The Bells of Landulph

Monochrome image of Landulph Church looking across the graveyard, with dramatic skies

Back in the 18th century the Pennington family of Lezant and Stoke Climsland were the finest bell founders in the West Country.

They went through Cornwall and Devon, casting wherever there was sufficient bell-metal provided by the parish and there was clay deep enough to make a casting pit. The Penningtons cast some 480 bells between 1710-1818.

Now one church that called on their services was Landulph. In 1767 their bells were in a poor state and it was decided to recast them. Of course the task was given to Fitz-Anthony Pennington, one of the famous bell-founding family. Fitz-Anthony came to Landulph and there by the church he found the ground was rocky and hard.

There was no-where to dig a bell pit, line it with sand and clay, and cast a bell.

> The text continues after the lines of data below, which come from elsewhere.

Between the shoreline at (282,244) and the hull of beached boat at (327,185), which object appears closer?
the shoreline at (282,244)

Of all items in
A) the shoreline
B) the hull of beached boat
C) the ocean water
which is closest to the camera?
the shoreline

So he came up with a radical plan. Three miles south down the River Tamar was Antony, with deep soil and good clay. He decided to recast the bells there, transporting them to and fro on the River Tamar. To do this he employed the old ferryman and even older ferry that regularly crossed the Lynher, a tributary of the Tamar, at Antony Passage.

The first bell, the smallest, was taken down from the Landulph tower, loaded on the ferry, carried down the Tamar and across the Lynher to Antony. Here in the deep clay it was recast and returned to Landulph. In turn six of the bells were successfully recast and rehung in the bell-frame. But, in turn, each bell was heavier than the one before and with each bell the old ferry boat floated a little lower in the water. The seventh bell was taken to Antony in April 1768.

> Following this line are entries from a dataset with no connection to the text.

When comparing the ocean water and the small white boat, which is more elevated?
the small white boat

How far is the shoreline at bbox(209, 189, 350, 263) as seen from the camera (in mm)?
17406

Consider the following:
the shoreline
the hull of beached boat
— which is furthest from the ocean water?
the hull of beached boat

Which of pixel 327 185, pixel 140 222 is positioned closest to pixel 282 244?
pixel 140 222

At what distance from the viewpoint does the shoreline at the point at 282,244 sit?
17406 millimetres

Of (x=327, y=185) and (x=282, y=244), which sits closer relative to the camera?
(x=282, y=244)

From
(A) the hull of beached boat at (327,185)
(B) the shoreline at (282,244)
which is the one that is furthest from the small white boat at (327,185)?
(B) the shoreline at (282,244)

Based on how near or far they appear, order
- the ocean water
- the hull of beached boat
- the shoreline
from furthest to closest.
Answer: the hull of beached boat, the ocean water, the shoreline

A great bell pit was dug and lined and there the bell was recast. By 30 April the bell was ready to return. But it was a blustery day, the bell was heavy, and the freeboard of the boat was reduced. “Sail, sail!” cried Pennington, for the journey by river was only three miles, but by land via Trerulefoot and Tideford it was 18 miles. It would take days to transport the bell by ox-cart on those rough roads.

So they set sail. They had just started their voyage and were crossing the Lynher at the Antony Passage. As they moved from the shelter of the shore the wind gusted and the old ferryboat heeled, for it was not built to carry such weight in rough water, and now it was grievously top-heavy. Water started to flow over the gunwale. The boat sank lower, capsized and disappeared beneath the water.

The bell was lost in the mud of the river-bed.

Both Pennington and the old ferryman were drowned. Fitz Antony Pennington was only 38.

His body was recovered and laid to rest in Landulph Church. He lies within the sound of all of his bells but one, and that one is forever silent.